A good place to start may be with your current insurance provider. You should alert your insurance provider of your move and consider asking if they are licensed to sell insurance in your new state. If they are, and you decide to remain with that company, they should be able to help update your policy. If your insurance provider is not licensed in your new state, you may want to start requesting and comparing auto insurance quotes from other companies. You should aim to have a new policy prior to canceling your existing one to help you avoid a potential lapse in coverage.

Whether you need to update your current policy or find a new insurance provider, get prepared by gathering some documents, such as your current policy's declaration page and driver's licenses for those within your household that drive the vehicle. This may help the process go more smoothly.

2. Get a new driver's license

The process and deadline for acquiring a new driver's license varies by state, so first and foremost, be sure to check your state's requirements. Some may require you to obtain a new driver's license immediately upon establishing residency in the state, while others may offer a grace period. For example, Michigan's Department of State says new residents are required to update their driver's license immediately after moving into the state. On the other hand, Tennessee's Department of Safety and Homeland Security states that new residents have a 30-day window to complete the process.

When you're ready to update your license, you'll need to bring some identification and documents to your local department of motor vehicles (DMV):

  • A form of identification: This may include your current driver's license or a state-issued ID.
  • Proof of state residency: A copy of a lease or mortgage agreement, current pay stub or utility bill all qualify in Tennessee, for example, as long as it lists the resident's home address in the state.
  • Social Security number: Bringing a physical copy of your Social Security card may be a good idea.

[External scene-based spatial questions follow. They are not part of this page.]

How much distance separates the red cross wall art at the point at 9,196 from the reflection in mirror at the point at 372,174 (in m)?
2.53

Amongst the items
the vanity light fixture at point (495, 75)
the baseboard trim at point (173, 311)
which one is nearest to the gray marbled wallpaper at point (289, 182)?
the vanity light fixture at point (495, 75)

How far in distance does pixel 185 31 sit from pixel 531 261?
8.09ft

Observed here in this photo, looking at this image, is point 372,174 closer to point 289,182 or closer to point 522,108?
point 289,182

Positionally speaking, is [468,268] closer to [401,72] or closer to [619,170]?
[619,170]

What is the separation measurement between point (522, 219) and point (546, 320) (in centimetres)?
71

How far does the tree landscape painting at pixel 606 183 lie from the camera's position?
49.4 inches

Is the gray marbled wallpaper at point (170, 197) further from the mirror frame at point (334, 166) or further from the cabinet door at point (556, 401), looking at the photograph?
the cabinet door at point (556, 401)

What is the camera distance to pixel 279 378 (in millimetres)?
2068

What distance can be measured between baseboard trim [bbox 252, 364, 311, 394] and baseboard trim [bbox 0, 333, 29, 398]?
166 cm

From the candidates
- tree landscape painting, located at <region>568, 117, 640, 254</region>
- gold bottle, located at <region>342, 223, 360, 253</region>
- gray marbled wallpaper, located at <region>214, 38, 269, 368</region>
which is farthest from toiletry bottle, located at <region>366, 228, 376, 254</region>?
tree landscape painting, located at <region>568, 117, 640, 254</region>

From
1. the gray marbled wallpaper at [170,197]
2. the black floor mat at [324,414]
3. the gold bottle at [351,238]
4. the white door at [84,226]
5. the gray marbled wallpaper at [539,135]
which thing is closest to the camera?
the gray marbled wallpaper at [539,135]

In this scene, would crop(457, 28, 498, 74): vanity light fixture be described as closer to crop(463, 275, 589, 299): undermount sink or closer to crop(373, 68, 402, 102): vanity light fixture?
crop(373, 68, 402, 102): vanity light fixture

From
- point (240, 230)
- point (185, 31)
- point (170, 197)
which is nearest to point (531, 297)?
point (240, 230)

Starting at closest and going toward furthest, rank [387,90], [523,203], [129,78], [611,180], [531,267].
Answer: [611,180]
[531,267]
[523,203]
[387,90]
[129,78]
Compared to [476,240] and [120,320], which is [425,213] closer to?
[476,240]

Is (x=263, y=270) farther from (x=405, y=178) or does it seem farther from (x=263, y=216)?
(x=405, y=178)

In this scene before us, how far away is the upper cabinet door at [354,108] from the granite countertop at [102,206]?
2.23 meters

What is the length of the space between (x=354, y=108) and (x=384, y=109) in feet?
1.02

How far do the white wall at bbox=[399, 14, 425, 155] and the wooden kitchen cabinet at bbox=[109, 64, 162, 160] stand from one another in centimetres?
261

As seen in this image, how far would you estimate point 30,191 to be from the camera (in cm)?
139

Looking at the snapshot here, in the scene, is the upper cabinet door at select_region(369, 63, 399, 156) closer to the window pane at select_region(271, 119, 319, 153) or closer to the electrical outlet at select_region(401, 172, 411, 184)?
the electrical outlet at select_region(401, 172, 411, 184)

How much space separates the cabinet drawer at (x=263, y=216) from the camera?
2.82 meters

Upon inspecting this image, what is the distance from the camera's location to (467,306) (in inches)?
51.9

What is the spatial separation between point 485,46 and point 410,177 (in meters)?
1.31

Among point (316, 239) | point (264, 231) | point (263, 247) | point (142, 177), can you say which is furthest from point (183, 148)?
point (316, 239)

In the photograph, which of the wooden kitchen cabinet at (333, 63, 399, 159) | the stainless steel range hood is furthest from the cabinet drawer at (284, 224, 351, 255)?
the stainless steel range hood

Keep in mind that your new state may require other documents to get a new license. They may also require that you to retake a written or vision test, or even a driving test, to obtain your new license. It'd be a good idea to confirm this process, along with any needed documents, with your local DMV.

3. Transfer your car's title

Some states might require you to update your vehicle's title with your state's transportation authority. After getting a new driver's license, you'll need to visit a titling office to update your car's title, which proves ownership of the vehicle, notes The Balance.

When you're ready to transfer the title, verify the paperwork needed to do so. Some states, such as Ohio, may also require that your car passes an emissions test prior to titling and registering your vehicle, according to the Ohio Environmental Protection Agency. While requirements vary by state, Georgia's Department of Revenue states the following documents are needed to transfer a car's title:

  • Driver's license: It needs to be issued in your new state, so be sure to update your license first.
  • Current vehicle title: Or, if your car is not paid off, information for the lienholder may suffice.
  • Vehicle registration certificate: Bring a copy of your vehicle's registration from your old state. You will likely need this for the next step as well (updating your vehicle's registration).

4. Complete license plate registration

Lastly, you'll likely need to get a new license plate for your vehicle. Be sure to check with your new state on their specific process and fees to complete the vehicle registration task. For example, Illinois gives new residents 30 days to apply for a new vehicle title and registration, according to You may also want to confirm local disposal rules for old license plates, as you may be required to return them.

Researching and planning ahead for these car-related tasks may help alleviate some stress that comes with a big move. Be sure to check your state-specific requirements before completing these tasks to help ensure you have everything you need for a smooth vehicle transition.